Le déclin d’Air France

Publié le 9 janvier 2013 | Temps de lecture : 3 minutes

Du 29 septembre au 7 octobre 2005, à l’occasion d’une grève des bagagistes de l’aéroport Roissy-Charles de Gaulle, des milliers de voyageurs qui transitaient par Paris sur les ailes d’Air France arrivèrent à leur destination finale respective, un peu partout à travers le monde, privés de tout bagage.
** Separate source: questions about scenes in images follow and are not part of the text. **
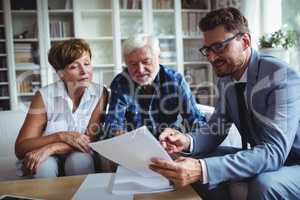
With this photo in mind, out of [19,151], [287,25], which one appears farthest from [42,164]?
[287,25]

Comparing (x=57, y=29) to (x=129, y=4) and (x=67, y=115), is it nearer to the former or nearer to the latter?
(x=129, y=4)

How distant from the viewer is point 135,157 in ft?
3.19

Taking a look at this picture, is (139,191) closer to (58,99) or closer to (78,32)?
(58,99)

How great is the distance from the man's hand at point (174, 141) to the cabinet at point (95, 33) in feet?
7.20

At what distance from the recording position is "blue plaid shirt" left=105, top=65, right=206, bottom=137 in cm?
167

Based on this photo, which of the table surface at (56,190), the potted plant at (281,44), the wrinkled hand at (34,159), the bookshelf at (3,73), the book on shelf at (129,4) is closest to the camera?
the table surface at (56,190)

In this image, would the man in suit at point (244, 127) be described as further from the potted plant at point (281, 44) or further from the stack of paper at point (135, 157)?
the potted plant at point (281, 44)

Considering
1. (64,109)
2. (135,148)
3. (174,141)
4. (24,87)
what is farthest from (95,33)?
(135,148)

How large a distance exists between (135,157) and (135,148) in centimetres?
5

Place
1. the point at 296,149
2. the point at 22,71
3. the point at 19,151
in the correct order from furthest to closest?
1. the point at 22,71
2. the point at 19,151
3. the point at 296,149

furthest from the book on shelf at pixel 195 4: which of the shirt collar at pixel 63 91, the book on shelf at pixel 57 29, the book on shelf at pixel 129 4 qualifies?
the shirt collar at pixel 63 91

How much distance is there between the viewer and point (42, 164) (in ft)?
4.72

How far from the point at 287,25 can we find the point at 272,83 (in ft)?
6.25

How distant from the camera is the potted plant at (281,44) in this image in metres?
Result: 2.36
On estime qu’environ 100 000 bagages avaient ainsi été retenus à Paris au cours de cette grève d’une dizaine de jours.

Par crainte de provoquer des annulations, la direction d’Air France avait choisi de cacher l’existence de cet arrêt de travail à plus de 50 000 de ses clients qui en ont été victimes.

Cette compagnie aérienne avait pourtant les adresses civique et électronique, de même que les numéros de téléphone de chacun d’entre eux. Personne n’a tenté de les prévenir; les préposés qui s’occupaient d’attribuer les sièges aux aéroports, les agents de bord et tous les autres employés de cette compagnie avaient pour directive expresse de taire l’existence de ce conflit de travail et de rassurer la clientèle.
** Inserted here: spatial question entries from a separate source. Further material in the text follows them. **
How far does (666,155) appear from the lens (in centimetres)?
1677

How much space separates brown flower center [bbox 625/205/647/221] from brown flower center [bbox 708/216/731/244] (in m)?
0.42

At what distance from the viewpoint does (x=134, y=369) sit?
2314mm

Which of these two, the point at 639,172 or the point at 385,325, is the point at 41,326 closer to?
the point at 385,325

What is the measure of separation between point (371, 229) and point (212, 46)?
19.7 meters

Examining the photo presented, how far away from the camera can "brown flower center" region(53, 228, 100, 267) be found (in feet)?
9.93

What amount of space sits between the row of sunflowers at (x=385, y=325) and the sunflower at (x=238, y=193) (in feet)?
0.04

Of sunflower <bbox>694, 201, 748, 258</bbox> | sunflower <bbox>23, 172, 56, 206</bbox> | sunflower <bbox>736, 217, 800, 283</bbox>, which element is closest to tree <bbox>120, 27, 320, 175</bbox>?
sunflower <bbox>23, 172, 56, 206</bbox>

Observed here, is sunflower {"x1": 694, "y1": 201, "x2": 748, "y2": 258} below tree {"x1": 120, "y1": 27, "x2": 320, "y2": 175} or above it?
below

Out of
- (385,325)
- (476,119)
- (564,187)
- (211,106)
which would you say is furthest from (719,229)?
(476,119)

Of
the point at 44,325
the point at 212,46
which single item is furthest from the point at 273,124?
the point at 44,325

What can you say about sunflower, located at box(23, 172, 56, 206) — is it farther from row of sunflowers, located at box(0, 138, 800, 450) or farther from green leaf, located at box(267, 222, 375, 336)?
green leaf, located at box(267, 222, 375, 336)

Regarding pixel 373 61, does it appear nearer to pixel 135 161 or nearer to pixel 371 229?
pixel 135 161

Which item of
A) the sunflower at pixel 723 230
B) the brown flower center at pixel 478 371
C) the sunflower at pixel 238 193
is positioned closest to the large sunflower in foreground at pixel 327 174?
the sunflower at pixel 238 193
À destination, aux longues files d’attente de ses comptoirs d’objets perdus, Air France niait sa responsabilité — en violation flagrante des dispositions de la Convention de Varsovie — et ne proposait aux clients lésés qu’un programme de remboursement d’achats d’articles de première nécessité (brosse à dent, pâte dentifrice, etc.) représentant pour elle des déboursés de quelques euros par personne.
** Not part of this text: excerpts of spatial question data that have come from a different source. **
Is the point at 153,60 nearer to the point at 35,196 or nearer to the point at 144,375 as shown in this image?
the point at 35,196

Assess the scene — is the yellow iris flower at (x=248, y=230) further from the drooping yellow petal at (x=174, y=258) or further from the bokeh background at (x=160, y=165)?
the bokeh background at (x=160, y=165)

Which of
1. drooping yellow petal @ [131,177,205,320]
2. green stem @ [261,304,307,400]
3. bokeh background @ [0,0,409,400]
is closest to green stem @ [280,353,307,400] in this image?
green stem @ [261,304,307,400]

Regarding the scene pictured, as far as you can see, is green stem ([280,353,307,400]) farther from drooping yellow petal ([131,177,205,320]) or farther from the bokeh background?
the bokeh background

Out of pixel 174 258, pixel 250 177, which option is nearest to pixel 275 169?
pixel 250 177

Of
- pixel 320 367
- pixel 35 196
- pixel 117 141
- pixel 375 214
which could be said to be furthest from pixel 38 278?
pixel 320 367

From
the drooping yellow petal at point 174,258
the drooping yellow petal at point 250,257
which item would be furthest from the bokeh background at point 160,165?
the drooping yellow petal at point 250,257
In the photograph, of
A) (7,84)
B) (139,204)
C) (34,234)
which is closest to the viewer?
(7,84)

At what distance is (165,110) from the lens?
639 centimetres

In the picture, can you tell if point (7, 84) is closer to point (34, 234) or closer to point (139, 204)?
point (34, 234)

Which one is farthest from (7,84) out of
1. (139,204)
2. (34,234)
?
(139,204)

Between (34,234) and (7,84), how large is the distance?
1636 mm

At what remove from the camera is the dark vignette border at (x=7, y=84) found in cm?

Bref, à cette occasion, Air France s’est comportée comme un voyou corporatif.

On peut lire ce matin dans Le Devoir que, lasse de son déclin commercial, Air France a décidé d’offrir des prix cassés et des options payantes.

Après avoir leurré et lésé des dizaines de milliers de personnes (en somme, après avoir sapé sa propre clientèle), Air France recueille aujourd’hui ce qu’elle a semé : un déclin de sa part du marché. Elle l’a bien mérité.

Je crains fort qu’elle soit en train d’apprendre cette dure leçon du monde des affaires : il est beaucoup plus facile de perdre des clients que d’en gagner de nouveaux…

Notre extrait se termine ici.